Sonja Knorr, Analystin bei Scope, erklärt auf welt.de, dass nach Corona die gestiegenen Zinsen den Immobilienmarkt praktisch zum Erliegen gebracht haben. Große Immobilienverkäufe finden nur noch statt, wenn es unbedingt nötig ist, zum Beispiel weil Banken Druck machen.

Was für Offene Immobilienfonds spricht

Die Offenen Immobilienfonds haben jedoch kaum oder keinen Druck, weil sie meist nur zu einem geringen Teil fremdfinanziert sind und zudem über ausreichend Liquidität verfügen. Die Fonds müssen also weder zur Bedienung von Krediten noch zur Verbesserung ihrer Liquidität Objekte möglicherweise mit Verlusten verkaufen, weil sich derzeit kaum ein Käufer findet.

Grundsätzlich können auch Bewertungsveränderungen zu einer Gefahr für Offene Immobilienfonds werden. Stehen Objekte mit zu hohen Preisen in den Bilanzen, müssen Abschreibungen vorgenommen werden. Das wirkt sich negativ auf den Fondswert aus und bedeutet für die Anleger ein Minus. In Deutschland bewertet allerdings nicht der Markt, sondern Gutachter. Sie passen die Bewertungen sowohl nach oben als auch nach unten nur langsam an. Große Veränderungen sind eher unwahrscheinlich.

Es sieht also eigentlich für die deutschen Fonds gar nicht so schlecht aus, aber lohnt es sich in Zukunft noch in Offene Immobilienfonds zu investieren?

Viele offene Fragen

Eine Einschätzung fällt schwer. Einerseits könnten die Bewertungen zurückgehen und den Fondswert drücken. Andererseits bringt die Liquidität, die die Fonds halten, inzwischen wieder Rendite, weil die Zinsen steigen.

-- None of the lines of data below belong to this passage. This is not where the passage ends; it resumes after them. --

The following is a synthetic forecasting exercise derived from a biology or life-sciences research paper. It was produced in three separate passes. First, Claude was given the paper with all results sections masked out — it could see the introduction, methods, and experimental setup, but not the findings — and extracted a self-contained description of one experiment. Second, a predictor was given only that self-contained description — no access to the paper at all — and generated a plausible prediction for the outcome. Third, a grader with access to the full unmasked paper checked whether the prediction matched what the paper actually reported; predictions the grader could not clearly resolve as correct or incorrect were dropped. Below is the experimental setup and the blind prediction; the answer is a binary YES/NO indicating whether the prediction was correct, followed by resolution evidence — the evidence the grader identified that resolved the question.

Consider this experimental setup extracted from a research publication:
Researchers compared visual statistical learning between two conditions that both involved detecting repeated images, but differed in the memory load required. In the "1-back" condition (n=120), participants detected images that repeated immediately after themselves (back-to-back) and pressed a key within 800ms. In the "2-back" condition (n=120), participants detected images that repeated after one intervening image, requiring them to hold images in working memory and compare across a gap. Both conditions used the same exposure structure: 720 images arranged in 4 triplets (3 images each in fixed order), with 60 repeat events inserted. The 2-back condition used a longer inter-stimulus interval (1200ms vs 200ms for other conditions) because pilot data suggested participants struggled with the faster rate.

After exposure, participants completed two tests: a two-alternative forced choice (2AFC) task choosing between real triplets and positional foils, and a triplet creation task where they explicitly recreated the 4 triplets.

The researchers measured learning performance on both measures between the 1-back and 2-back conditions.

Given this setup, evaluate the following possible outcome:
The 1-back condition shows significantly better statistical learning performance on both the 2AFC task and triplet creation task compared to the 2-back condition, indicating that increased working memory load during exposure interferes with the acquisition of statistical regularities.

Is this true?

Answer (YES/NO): NO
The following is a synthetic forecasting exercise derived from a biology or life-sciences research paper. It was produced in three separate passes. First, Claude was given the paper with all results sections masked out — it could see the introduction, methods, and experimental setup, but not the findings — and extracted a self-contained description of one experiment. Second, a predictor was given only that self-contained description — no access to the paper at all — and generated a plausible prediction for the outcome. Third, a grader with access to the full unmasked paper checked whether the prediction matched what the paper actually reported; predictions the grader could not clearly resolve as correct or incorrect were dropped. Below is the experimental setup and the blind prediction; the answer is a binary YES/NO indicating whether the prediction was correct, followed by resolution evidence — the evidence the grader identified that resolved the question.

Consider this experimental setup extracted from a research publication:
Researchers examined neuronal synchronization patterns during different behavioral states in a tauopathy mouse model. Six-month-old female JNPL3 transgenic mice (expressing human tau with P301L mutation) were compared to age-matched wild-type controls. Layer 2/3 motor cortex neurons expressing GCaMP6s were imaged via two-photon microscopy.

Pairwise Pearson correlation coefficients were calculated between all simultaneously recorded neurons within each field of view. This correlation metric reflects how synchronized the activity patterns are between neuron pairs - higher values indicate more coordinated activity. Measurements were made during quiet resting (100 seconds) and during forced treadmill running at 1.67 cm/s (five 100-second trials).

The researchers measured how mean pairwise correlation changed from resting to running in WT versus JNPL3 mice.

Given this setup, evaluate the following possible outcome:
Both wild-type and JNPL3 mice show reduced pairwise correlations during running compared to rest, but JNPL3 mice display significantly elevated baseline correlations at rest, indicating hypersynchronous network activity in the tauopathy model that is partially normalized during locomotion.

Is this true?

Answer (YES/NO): NO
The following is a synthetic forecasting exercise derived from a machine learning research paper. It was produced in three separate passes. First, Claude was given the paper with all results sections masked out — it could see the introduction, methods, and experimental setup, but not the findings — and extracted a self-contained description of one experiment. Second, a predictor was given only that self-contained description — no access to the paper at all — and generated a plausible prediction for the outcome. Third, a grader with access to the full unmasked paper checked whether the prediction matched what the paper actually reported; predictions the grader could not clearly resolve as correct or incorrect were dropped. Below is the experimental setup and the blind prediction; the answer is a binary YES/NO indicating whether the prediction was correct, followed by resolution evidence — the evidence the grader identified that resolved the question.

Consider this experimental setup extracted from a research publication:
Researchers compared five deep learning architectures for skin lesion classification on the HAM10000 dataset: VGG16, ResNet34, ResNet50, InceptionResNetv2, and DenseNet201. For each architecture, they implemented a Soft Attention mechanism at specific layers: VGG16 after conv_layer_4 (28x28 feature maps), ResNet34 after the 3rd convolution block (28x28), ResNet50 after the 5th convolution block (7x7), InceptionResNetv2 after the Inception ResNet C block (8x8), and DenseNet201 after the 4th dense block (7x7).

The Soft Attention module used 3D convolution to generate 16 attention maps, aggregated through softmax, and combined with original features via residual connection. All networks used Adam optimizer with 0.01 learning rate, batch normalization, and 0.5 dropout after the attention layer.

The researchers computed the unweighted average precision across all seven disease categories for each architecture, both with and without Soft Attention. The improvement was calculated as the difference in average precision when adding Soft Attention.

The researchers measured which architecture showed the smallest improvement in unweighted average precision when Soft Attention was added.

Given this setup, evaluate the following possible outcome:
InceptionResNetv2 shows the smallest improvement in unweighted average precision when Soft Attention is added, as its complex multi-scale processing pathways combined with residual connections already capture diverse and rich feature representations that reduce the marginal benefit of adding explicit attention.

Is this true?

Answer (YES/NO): NO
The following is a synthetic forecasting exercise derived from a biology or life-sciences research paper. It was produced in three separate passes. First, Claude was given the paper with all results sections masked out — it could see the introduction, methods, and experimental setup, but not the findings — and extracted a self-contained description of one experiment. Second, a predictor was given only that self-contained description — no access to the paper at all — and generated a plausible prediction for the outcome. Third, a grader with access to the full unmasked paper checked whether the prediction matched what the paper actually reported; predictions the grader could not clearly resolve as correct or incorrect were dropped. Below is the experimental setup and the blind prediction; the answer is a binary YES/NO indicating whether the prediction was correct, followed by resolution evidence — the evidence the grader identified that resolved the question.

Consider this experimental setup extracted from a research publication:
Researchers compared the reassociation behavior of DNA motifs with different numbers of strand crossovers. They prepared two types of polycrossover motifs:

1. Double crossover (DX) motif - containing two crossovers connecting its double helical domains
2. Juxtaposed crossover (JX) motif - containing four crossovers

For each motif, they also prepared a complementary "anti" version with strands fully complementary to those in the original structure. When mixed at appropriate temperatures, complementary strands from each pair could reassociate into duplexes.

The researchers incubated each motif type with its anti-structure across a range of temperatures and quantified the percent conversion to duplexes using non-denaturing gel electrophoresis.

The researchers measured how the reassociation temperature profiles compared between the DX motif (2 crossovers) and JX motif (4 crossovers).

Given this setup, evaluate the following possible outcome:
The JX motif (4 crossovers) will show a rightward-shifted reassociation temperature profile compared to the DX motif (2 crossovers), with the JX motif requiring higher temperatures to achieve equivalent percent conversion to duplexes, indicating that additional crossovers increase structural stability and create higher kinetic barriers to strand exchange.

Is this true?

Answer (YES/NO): NO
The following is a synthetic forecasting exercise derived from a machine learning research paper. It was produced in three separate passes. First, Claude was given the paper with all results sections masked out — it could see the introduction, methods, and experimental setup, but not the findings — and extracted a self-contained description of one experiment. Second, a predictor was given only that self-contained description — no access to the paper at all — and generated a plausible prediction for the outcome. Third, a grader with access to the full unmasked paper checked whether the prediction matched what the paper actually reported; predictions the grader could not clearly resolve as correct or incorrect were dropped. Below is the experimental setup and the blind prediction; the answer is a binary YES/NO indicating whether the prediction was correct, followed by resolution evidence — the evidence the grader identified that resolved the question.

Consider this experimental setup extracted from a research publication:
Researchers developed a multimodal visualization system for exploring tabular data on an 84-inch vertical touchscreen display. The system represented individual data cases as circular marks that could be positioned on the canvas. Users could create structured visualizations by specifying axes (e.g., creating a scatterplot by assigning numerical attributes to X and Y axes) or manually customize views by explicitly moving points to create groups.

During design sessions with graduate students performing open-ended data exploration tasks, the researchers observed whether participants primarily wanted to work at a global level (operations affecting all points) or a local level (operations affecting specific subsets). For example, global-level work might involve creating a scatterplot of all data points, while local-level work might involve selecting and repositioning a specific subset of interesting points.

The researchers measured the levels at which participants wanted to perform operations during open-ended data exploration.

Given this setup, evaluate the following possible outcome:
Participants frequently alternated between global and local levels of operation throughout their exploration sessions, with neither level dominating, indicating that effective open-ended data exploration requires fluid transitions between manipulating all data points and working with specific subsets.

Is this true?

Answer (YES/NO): NO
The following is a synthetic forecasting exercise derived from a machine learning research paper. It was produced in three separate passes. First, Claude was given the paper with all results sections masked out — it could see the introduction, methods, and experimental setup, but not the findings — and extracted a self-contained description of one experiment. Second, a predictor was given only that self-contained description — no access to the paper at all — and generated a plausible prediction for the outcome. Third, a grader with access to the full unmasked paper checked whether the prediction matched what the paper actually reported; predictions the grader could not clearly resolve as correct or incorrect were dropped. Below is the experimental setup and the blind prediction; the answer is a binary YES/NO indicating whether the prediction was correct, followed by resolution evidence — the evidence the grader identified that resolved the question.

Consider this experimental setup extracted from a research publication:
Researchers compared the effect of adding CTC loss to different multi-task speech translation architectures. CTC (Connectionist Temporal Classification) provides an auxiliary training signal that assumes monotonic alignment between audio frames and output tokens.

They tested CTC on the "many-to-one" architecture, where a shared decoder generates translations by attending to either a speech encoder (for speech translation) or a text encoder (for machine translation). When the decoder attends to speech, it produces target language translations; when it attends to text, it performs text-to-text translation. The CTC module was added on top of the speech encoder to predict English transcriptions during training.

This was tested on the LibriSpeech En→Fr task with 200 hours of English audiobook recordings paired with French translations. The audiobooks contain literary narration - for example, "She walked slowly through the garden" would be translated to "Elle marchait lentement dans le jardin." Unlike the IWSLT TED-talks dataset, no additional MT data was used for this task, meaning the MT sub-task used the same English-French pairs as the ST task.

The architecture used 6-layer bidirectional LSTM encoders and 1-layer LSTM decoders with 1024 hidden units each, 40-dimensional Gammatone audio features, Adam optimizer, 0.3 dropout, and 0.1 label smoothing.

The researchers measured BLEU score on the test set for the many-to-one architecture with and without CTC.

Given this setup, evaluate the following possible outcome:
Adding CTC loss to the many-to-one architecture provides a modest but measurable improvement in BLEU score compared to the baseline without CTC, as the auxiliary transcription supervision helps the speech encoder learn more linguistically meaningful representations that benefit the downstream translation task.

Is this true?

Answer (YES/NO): NO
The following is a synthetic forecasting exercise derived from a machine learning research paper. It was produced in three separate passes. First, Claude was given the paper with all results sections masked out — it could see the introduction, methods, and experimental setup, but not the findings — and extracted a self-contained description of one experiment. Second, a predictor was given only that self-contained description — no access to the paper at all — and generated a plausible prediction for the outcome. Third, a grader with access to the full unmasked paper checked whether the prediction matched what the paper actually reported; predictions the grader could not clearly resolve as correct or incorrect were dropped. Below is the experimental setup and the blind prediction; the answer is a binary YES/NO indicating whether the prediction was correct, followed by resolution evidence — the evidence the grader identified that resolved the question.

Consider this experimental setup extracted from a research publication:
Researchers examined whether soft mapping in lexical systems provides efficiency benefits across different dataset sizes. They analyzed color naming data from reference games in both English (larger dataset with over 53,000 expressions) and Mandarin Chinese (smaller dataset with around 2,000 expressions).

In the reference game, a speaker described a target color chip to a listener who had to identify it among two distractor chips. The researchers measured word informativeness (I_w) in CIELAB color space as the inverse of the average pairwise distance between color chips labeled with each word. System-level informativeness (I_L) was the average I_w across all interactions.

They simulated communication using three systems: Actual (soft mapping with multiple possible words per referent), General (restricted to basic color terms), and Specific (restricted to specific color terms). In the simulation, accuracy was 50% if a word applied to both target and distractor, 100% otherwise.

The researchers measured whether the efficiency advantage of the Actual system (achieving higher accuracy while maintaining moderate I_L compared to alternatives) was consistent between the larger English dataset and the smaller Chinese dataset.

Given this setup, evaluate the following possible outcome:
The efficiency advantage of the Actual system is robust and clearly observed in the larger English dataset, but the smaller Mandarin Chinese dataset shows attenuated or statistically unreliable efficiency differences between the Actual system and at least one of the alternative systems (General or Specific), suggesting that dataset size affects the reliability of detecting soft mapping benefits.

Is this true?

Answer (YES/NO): NO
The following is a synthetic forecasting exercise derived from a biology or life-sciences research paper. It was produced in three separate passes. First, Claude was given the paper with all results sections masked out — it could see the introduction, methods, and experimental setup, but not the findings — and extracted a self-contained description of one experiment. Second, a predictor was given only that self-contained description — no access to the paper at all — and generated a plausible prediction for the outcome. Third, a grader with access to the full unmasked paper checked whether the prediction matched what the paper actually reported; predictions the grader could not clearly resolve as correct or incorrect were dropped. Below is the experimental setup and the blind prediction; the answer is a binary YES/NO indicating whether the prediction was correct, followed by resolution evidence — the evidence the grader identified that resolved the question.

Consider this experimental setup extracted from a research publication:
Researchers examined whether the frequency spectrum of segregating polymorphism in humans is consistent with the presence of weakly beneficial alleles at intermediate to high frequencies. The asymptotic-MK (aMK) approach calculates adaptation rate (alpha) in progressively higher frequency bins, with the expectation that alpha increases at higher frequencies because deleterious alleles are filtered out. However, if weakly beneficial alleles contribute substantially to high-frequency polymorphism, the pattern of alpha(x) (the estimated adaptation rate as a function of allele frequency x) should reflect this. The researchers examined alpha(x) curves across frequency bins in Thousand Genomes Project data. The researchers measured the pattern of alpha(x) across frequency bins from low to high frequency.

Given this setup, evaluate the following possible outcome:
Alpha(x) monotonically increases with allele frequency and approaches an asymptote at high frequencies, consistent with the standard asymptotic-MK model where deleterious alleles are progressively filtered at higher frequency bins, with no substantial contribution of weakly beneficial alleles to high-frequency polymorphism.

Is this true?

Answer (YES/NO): NO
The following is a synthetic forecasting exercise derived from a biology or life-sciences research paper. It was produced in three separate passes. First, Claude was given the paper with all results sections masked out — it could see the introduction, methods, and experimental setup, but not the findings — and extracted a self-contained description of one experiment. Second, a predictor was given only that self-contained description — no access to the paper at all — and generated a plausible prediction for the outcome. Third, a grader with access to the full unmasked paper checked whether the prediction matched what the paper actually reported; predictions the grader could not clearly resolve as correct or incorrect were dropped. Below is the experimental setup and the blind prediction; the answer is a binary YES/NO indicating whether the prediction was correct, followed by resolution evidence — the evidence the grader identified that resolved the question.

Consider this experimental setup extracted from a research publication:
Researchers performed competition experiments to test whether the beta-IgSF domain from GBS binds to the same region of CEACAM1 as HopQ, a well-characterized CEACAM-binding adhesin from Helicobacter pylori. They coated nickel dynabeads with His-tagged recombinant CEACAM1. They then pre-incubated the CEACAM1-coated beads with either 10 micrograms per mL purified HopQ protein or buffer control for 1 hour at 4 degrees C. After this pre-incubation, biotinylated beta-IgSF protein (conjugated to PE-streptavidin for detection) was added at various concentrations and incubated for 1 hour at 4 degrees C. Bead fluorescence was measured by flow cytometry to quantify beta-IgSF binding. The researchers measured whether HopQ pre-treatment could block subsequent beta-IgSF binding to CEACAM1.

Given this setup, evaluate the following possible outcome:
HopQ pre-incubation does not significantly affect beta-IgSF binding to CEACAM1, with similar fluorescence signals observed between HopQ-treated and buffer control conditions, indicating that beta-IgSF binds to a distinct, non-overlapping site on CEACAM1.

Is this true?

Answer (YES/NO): NO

Vorteilhaft für Anlegerinnen und Anleger könnte sein, dass im gewerblichen Bereich die meisten Mietverträge indexiert sind. Das heißt: Mieten und Mietrenditen steigen mit der Inflation. Oder werden Mieter mit Index-Verträgen verstärkt kündigen, sodass die Mietrendite letztendlich zurückgeht?

Eine Beurteilung der Zukunft der Gewerbeimmobilien fällt zurzeit auch schwer, weil es noch unklar ist, wie der Faktor „New Work“ zu berücksichtigen ist. Werden Firmen die Bürofläche verkleinern, weil die Mitarbeiter vermehrt zu Hause arbeiten wollen? Und wenn ja: Wo werden kleinere Flächen angemietet? Im Umland oder in Top-Lagen, wo die meisten Fonds Immobilien halten?

Bescheidene Rendite

Laut Scope-Analyse könnten die Renditen der Offenen Immobilienfonds in den kommenden Jahren zurückgehen, mit einem regelrechten Absturz ist jedoch nicht zu rechnen. Die Spannbreite bei der Gesamtrendite beziffert Studien-Autorin Sonja Knorr zwischen 1,5 und 3,6 Prozent.

Wenn Sie bedenken, dass die Deutsche Bundesbank für 2023 eine Inflation von 6,0 Prozent prognostiziert, sind Investitionen in Offene Immobilienfonds vielleicht sicher, jedoch alles andere als attraktiv. Sie würden Kaufkraftverluste erleiden.

Deshalb ist es empfehlenswert, sich nach Alternativen umzuschauen.